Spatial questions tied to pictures

------------------------------------------------------------

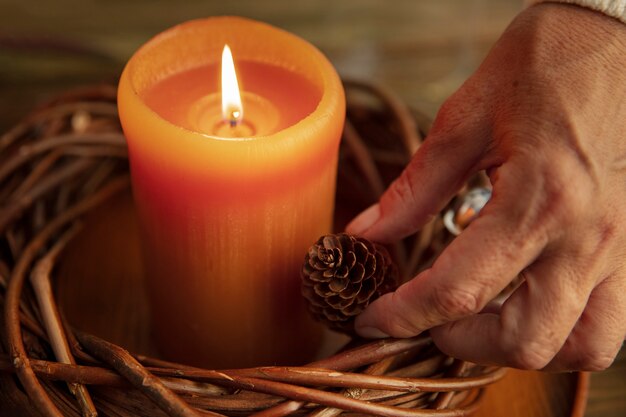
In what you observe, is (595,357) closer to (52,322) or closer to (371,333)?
(371,333)

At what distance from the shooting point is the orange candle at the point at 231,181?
1.57ft

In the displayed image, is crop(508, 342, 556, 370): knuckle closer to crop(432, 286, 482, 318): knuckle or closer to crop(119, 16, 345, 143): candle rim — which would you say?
crop(432, 286, 482, 318): knuckle

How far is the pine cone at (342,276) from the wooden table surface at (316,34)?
16.2 inches

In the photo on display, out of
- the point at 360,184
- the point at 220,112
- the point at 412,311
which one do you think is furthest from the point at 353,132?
the point at 412,311

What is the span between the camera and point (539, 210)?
1.39ft

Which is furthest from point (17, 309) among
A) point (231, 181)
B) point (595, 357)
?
point (595, 357)

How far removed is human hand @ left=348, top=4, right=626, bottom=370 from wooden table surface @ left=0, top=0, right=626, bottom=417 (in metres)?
0.39

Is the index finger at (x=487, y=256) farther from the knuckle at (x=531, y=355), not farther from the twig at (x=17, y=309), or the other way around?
the twig at (x=17, y=309)

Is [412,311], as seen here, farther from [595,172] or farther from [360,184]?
[360,184]

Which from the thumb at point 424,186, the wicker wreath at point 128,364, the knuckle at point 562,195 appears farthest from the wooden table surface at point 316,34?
the knuckle at point 562,195

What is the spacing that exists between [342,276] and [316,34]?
2.09ft

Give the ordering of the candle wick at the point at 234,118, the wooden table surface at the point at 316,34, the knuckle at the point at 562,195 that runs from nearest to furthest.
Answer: the knuckle at the point at 562,195
the candle wick at the point at 234,118
the wooden table surface at the point at 316,34

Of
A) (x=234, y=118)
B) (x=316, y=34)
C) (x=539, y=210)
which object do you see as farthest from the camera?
(x=316, y=34)

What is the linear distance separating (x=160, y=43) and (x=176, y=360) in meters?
0.25
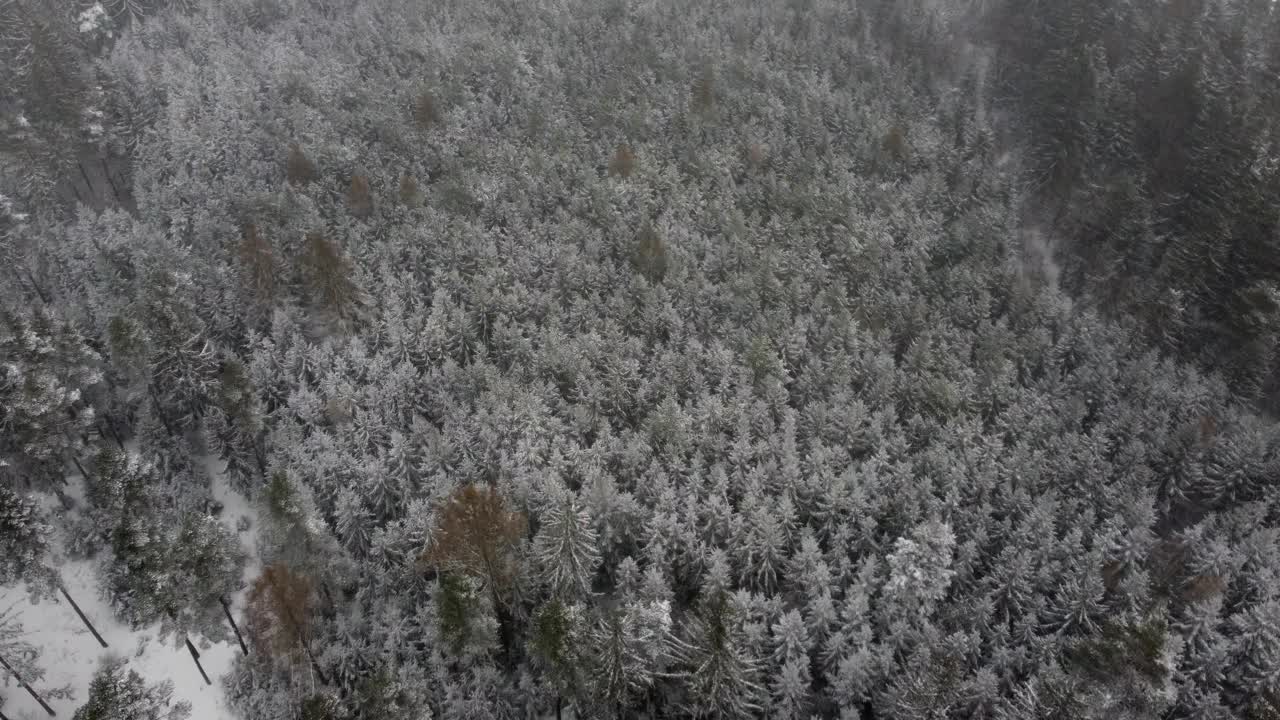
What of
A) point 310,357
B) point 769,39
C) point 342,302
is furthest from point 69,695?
point 769,39

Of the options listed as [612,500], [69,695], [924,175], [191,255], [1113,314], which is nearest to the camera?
[69,695]

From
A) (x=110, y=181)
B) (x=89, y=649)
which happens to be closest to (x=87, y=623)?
(x=89, y=649)

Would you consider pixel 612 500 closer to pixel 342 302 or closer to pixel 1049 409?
pixel 342 302

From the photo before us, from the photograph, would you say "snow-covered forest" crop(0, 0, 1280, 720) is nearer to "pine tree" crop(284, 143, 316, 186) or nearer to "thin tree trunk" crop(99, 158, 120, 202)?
"pine tree" crop(284, 143, 316, 186)

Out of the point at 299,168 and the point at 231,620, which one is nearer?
the point at 231,620

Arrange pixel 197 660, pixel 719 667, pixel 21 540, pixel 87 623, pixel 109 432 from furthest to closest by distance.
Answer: pixel 109 432 < pixel 87 623 < pixel 197 660 < pixel 21 540 < pixel 719 667

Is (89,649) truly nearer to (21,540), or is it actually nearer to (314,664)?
(21,540)
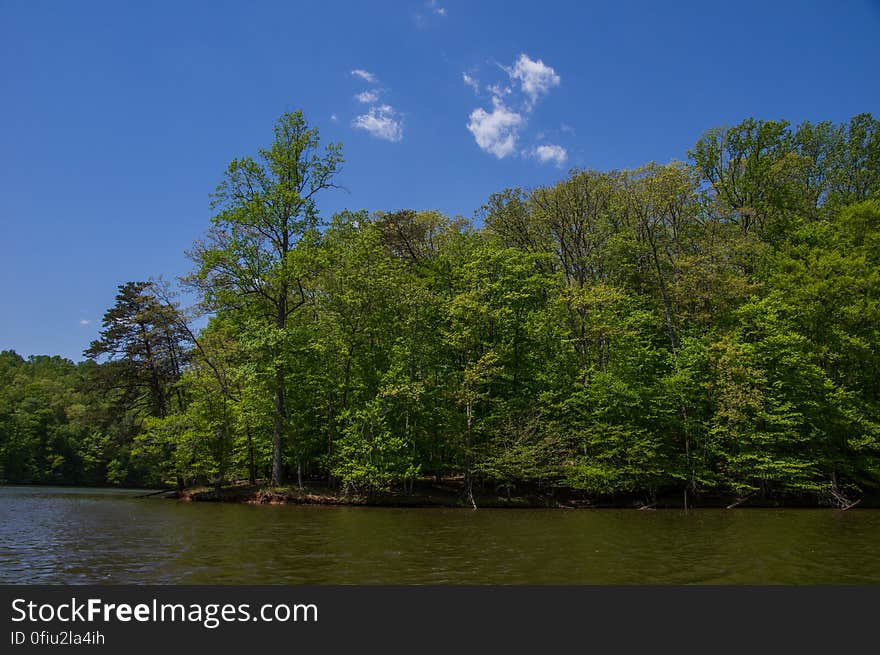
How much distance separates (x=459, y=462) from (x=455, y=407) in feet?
10.9

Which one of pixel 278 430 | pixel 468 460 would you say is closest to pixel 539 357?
pixel 468 460

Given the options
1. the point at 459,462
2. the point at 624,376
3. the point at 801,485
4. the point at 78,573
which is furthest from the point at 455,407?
the point at 78,573

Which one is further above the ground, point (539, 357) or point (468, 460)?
point (539, 357)

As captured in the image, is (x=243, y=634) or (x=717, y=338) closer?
(x=243, y=634)

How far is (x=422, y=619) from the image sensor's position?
766cm

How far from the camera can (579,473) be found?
31.4 meters

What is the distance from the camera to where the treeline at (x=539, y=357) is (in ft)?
104

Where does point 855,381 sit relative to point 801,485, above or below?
above

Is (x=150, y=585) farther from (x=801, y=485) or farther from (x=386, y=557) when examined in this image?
(x=801, y=485)

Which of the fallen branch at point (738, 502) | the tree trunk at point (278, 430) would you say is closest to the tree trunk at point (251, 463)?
the tree trunk at point (278, 430)

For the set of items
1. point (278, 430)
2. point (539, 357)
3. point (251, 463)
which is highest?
point (539, 357)

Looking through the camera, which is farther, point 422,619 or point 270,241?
point 270,241

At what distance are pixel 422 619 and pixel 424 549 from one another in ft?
23.2

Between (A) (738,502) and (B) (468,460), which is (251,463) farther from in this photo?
(A) (738,502)
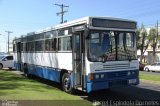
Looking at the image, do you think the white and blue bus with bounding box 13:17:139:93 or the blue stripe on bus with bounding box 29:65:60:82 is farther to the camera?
the blue stripe on bus with bounding box 29:65:60:82

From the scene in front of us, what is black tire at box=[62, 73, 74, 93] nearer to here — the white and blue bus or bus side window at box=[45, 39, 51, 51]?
the white and blue bus

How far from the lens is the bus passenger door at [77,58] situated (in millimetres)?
14555

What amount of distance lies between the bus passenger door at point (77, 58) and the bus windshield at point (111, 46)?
36.7 inches

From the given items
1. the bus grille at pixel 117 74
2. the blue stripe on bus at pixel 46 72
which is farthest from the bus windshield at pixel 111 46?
A: the blue stripe on bus at pixel 46 72

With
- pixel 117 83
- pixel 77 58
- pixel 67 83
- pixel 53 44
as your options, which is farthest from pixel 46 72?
A: pixel 117 83

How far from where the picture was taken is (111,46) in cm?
1402

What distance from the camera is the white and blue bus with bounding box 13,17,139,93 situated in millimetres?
13586

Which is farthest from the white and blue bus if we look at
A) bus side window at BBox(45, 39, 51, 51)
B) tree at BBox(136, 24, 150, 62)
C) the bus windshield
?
tree at BBox(136, 24, 150, 62)

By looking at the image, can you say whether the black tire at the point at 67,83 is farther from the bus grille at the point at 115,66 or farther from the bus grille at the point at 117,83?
the bus grille at the point at 115,66

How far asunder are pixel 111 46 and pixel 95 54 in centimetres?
85

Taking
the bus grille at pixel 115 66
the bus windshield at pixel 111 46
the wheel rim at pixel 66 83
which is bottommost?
the wheel rim at pixel 66 83

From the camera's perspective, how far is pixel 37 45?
21.1 metres

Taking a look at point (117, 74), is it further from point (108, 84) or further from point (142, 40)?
point (142, 40)

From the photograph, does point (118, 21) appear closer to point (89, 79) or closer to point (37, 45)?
point (89, 79)
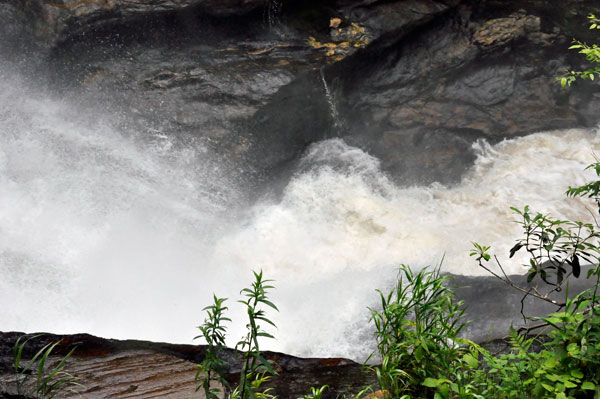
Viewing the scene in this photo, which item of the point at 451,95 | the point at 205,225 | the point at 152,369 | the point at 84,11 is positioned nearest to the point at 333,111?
the point at 451,95

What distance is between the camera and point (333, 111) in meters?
8.74

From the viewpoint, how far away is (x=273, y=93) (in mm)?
8062

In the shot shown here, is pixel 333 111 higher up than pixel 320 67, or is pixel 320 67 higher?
pixel 320 67

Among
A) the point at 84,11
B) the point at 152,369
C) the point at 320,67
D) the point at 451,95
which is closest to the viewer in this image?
the point at 152,369

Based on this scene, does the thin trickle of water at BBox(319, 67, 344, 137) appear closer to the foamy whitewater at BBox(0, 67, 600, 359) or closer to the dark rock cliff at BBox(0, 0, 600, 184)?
→ the dark rock cliff at BBox(0, 0, 600, 184)

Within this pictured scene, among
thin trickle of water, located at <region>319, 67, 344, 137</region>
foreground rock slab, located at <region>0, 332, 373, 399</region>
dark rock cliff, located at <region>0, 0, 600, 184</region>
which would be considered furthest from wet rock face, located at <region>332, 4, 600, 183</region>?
foreground rock slab, located at <region>0, 332, 373, 399</region>

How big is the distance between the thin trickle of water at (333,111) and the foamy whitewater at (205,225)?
0.45m

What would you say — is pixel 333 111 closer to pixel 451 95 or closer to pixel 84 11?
pixel 451 95

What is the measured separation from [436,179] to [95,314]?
18.9 ft

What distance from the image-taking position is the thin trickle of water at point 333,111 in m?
8.40

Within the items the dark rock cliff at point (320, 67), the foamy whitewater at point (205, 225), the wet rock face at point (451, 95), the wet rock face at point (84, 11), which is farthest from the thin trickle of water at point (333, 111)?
the wet rock face at point (84, 11)

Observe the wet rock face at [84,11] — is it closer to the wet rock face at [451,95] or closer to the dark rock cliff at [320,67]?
the dark rock cliff at [320,67]

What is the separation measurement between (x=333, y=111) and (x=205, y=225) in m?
3.07

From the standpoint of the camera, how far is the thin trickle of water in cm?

------------------------------------------------------------

> WHAT THIS TASK INVOLVES: Copy the entries verbatim, starting at the line containing "Within the items" and continuing through the last line of the entries, with both of those lines included.

> ANSWER BELOW:
Within the items the dark rock cliff at point (320, 67), the foamy whitewater at point (205, 225), the wet rock face at point (451, 95), the wet rock face at point (84, 11), which is farthest from the thin trickle of water at point (333, 111)?
the wet rock face at point (84, 11)

Observe the wet rock face at [84,11] — is it closer to the wet rock face at [451,95] or closer to the dark rock cliff at [320,67]?
the dark rock cliff at [320,67]

What is the separation measurement between (x=333, y=111) and (x=205, y=225) in m?
3.07

From the standpoint of the camera, how far is the thin trickle of water in cm?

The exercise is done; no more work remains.